We are deeply committed to providing top-notch lubrication solutions for the Indian manufacturing sector. We are highly optimistic about the ongoing developments in India’s journey towards becoming a manufacturing powerhouse. Our commitment to the “Make in India” vision is evident in our various initiatives, such as establishing a local lubricant-manufacturing plant. Additionally, our focus on technologically advanced products and close collaboration with OEM partners within the Indian sector underscores our dedication to enhancing competitiveness in the manufacturing sector.

*The energy efficiency design is a trademark of Exxon Mobil Corporation. Energy efficiency relates solely to the fluid performance when compared with Mobil’s standard hydraulic fluids. The technology used allows up to 6 percent increase in hydraulic pump efficiency when tested in standard hydraulic applications. The energy efficiency claim for this product is based on test results on the use of the fluid conducted in accordance with applicable industry standards and protocols. Efficiency improvements will vary based on operating conditions and applications.

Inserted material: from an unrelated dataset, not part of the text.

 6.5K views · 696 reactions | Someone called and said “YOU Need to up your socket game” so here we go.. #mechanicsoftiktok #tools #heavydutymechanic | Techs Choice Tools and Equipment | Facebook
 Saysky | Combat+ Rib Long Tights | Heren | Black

**Energy efficiency relates solely to the performance of Mobil SHC 600 when compared to conventional (mineral) reference oils of the same viscosity grade in circulating and gear applications. The technology used allows up to 3.6% efficiency compared to the reference when tested in a worm gearbox under controlled conditions. Efficiency improvements will vary based on operating conditions and application.

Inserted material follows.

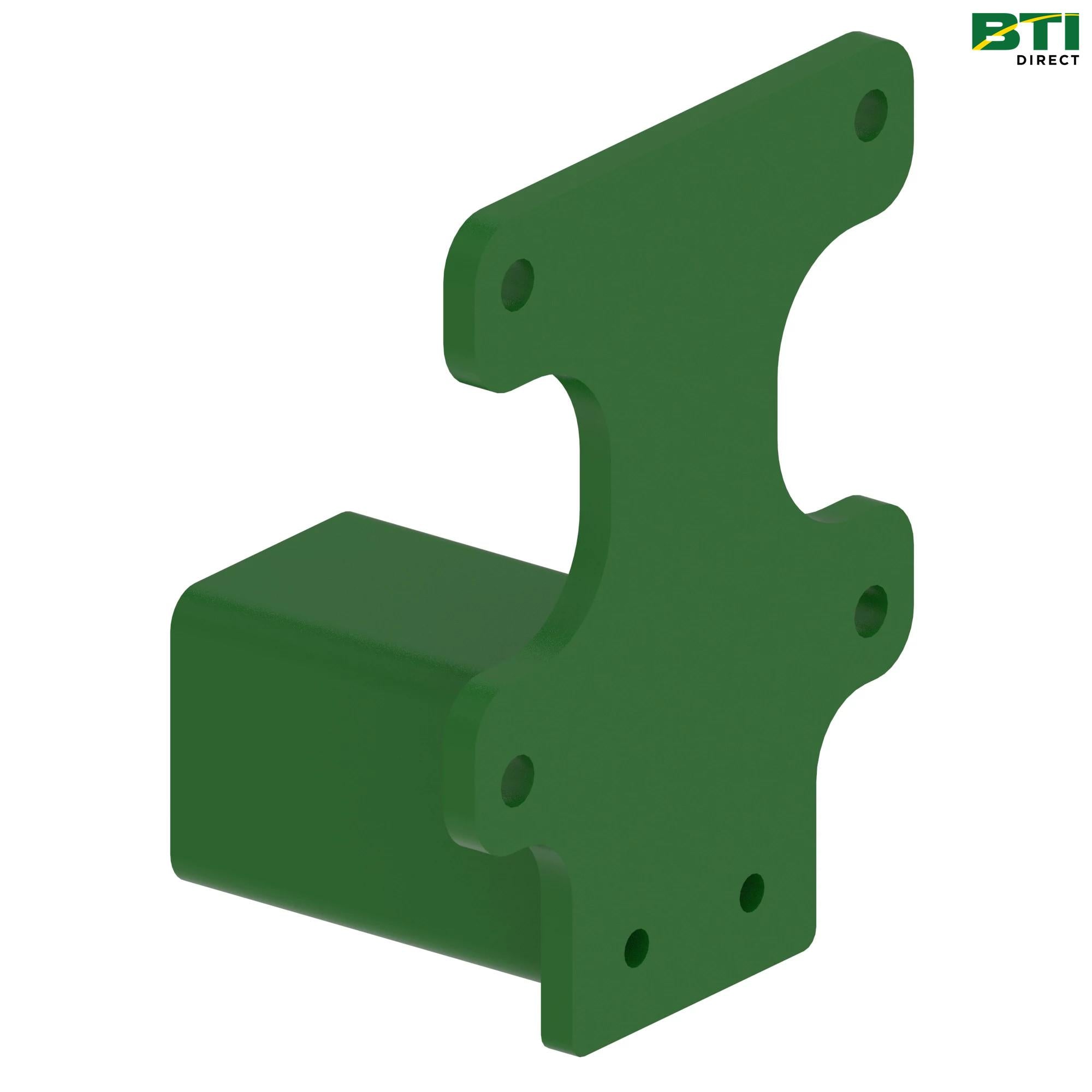 AKK21180: Drop Stub Bar Structural Tube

***Under test condition versus a market general hydraulic oil with viscosity index around 100 and a zinc-based anti-wear system – meeting at least ISO 11158 (L-HM) and/or DIN 51524-2 (HLP type) requirements. Actual performance may vary depending on application and operating conditions.

****Relates solely to the performance of Mobil SHC 600 when compared to conventional (mineral) reference oils under test conditions. Actual performance will vary based on particular application and operating condition.